In recent years it seems that the august body l'Académie française which regulates the French language by approving new words and grammar is there just to prevent the French populace from communicating with the rest of the world, which speaks English. L'Académie has been forced to move with the times on a regular basis and now allows the French to have "un sandwich après le shopping" and to "jouer au football sur le weekend" but only reluctantly and avec gritted dents. Franglais, the adoption of perfectly formed English words to replace unnecessarily multisyllabic French compound windbag nouns, is anathema to l'Académie and the language of Shakespeare, Keats, Dickens, Jeffrey Archer and Professor Stanley Unwin is to be resisted to the last homme, and femme.
You might say that's all well and good, let them take their country down a cultural cul de sac for all we care but a decision at the latest Académie meeting has infuriated young and old alike throughout self-styled 'la belle France'. The decree that English pop music will be banned with immediate effect caused riots along the Champs Elysées and the trashing of record shops in the heart of French cities last night as French "popular" music CDs and records were burned throughout the country.
Crowds were seen to be carrying placards and chanting their opposition to the forced imposition of French pop music. Cries of "Johnny Halliday est un vieux connard", "Charles Aznavour allez baiser" and "Vanessa Paradis, Joe le Taxi mange merde" rang out in the boulevards.
One enterprising shopkeeper was seen to be selling T-shirts bearing the slogan "Carla Bruni chanteuse? Va te foutre."
The Spoof's Paris correspondent managed to speak to one rioter who had broken off from his evening of drinking boules and smoking Pernod to join the angry throng.
"Merde alors, bloody Académie. They expect us to put up with zis shit French musique? I mean, it's all fucking accordions and warbling and avez vous jamais entendu French rap? Sacre bleu, give us something to which we can relate, something meaningful, peut-etre Wham's 'Wake me up before you gogo' or Black Lace's 'Agadoo'."

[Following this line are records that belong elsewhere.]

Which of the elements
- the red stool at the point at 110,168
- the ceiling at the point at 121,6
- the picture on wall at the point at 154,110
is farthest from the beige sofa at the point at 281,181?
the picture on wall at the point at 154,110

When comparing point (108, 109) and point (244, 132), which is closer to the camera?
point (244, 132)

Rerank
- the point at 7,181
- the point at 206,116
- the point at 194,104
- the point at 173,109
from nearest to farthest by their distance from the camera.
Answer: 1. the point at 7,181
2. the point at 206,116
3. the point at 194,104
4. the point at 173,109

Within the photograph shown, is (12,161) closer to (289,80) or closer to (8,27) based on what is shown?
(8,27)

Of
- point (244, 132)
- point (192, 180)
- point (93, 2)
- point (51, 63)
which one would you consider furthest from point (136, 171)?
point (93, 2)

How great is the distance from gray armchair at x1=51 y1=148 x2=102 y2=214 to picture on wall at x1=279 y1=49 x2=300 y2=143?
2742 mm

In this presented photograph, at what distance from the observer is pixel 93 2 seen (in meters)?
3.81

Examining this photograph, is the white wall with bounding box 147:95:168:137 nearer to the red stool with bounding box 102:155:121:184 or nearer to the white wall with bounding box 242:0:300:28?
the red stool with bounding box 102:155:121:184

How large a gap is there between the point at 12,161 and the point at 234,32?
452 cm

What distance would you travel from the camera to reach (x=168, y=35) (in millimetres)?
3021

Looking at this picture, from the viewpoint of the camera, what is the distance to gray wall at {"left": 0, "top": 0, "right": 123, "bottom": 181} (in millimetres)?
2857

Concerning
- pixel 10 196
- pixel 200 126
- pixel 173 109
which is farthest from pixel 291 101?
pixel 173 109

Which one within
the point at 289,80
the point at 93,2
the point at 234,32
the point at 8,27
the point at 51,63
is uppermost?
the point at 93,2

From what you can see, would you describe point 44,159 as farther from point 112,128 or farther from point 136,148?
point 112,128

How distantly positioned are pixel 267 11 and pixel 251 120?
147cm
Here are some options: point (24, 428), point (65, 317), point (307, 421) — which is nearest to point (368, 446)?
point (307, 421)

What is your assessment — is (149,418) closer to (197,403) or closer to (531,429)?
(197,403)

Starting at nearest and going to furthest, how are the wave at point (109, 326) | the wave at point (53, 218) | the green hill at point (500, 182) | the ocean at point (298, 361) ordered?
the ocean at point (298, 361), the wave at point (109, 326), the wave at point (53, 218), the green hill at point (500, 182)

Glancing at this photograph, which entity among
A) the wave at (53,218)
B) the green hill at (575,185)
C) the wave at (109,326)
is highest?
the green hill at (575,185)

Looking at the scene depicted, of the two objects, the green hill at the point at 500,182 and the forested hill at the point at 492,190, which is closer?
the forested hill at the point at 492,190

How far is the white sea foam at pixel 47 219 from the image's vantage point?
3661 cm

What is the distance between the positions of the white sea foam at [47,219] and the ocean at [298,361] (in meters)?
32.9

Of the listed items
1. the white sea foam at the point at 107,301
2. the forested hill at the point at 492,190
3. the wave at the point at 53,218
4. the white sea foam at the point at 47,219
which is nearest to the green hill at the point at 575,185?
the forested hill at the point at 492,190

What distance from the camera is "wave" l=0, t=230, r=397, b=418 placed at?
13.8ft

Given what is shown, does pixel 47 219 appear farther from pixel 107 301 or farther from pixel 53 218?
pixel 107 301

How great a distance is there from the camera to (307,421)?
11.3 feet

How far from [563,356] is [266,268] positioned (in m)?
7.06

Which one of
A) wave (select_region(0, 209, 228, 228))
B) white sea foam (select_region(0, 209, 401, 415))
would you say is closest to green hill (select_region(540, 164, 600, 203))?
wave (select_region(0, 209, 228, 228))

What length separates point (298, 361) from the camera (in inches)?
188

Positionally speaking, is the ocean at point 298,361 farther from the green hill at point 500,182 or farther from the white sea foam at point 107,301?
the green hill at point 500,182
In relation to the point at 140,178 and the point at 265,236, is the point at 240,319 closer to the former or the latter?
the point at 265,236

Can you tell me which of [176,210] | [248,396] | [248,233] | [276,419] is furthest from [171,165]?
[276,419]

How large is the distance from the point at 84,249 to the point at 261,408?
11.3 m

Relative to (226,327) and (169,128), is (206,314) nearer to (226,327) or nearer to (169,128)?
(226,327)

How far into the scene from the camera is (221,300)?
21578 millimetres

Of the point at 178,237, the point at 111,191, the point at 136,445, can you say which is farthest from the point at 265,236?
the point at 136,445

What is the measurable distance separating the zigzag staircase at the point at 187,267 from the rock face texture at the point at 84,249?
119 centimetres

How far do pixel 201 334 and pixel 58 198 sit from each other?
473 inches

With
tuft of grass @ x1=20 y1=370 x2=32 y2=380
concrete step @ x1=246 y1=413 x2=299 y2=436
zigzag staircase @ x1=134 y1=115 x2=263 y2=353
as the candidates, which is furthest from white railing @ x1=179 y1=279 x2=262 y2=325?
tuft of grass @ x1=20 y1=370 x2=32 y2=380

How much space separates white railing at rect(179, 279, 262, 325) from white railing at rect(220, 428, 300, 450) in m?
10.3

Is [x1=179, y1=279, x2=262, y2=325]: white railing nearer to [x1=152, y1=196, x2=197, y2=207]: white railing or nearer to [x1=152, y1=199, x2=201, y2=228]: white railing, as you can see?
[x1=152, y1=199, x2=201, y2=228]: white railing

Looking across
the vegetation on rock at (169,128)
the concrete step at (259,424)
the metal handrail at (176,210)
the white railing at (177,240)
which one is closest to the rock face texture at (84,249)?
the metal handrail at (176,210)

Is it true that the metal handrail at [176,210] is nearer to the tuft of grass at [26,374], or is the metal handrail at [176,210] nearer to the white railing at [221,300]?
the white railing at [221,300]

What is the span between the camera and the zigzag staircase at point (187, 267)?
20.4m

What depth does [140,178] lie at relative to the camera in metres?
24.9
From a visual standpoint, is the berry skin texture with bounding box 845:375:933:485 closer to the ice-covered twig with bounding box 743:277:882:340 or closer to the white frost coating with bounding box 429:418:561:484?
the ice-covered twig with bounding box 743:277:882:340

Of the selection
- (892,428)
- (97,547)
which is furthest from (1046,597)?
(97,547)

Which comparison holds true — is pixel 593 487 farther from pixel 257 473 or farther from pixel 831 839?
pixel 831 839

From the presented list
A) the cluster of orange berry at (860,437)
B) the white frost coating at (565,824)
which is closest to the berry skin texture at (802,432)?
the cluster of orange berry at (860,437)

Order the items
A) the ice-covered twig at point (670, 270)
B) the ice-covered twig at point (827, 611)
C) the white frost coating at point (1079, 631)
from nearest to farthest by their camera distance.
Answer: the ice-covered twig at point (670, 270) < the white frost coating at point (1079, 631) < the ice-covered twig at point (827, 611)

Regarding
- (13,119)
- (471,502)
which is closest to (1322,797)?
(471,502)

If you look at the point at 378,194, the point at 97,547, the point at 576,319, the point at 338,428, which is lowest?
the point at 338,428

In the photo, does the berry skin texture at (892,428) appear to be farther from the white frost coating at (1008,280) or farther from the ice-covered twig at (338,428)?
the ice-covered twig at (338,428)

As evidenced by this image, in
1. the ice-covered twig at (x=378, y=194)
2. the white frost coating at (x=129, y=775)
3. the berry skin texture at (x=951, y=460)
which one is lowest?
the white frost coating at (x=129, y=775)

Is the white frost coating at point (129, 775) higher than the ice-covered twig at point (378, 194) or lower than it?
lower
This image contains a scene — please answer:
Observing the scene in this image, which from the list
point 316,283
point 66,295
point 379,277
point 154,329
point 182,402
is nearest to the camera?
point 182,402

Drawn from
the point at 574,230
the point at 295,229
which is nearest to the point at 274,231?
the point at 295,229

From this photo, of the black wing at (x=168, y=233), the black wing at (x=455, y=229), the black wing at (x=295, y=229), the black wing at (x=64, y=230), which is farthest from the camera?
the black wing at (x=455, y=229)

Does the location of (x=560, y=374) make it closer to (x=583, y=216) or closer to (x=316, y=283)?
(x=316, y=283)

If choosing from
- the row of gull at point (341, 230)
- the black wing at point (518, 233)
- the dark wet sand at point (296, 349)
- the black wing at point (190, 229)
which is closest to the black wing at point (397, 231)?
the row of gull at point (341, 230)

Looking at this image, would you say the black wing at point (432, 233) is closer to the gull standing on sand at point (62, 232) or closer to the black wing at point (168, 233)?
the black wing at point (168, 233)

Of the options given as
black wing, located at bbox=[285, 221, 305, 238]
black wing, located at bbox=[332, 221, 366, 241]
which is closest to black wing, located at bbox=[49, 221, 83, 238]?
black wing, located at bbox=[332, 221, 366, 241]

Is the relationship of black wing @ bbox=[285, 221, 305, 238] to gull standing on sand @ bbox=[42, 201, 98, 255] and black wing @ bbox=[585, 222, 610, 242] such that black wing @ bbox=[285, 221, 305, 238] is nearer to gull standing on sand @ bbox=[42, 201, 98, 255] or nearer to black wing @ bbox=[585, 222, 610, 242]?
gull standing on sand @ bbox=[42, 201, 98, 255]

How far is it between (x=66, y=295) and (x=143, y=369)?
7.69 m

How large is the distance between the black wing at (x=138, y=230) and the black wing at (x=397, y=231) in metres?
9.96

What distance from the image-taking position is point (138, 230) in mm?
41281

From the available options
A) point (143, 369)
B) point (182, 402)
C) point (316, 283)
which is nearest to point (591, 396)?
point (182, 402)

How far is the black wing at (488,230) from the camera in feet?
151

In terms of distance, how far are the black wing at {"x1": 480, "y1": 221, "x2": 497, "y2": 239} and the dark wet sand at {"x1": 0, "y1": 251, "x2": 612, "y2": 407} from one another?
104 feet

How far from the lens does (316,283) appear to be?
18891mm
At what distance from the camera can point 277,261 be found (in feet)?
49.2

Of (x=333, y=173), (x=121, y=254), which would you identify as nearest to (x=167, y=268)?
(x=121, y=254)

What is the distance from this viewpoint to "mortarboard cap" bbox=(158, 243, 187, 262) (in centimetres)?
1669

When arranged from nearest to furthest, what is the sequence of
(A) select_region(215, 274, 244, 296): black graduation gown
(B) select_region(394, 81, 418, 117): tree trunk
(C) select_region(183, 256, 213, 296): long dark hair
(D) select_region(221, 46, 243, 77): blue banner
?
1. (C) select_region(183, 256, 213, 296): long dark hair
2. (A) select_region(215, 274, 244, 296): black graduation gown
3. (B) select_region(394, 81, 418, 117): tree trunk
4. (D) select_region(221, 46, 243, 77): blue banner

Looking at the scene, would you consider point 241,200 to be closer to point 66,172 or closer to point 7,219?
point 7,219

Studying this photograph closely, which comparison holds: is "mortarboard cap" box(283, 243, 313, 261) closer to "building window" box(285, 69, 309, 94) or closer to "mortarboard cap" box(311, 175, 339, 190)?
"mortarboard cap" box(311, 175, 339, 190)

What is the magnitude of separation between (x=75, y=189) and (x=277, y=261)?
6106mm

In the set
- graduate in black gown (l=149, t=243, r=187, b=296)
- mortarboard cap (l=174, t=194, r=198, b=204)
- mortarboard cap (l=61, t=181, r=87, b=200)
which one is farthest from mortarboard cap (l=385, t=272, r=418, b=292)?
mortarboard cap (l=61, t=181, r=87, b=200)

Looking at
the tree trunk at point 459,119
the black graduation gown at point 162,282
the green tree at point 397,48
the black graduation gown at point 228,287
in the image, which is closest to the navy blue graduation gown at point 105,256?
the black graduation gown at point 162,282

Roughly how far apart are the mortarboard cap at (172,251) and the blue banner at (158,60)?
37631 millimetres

The Spoof asked the most famous living Frenchman, Le Professeur Arsene Wenger, for his opinion.
"It is surprising that my country which has given the world countless writer-philosophers like Jean-Paul Sartre, Albert Camus and Le Marquis de Sade, cannot produce one decent popular song apart from Surge Goesforit and Jane Firkin's 'Je t'aime moi non plus' but she's English anyway. It's probably best if we stick to making cheese, producing wine and having it off with each other's wives and girlfriends."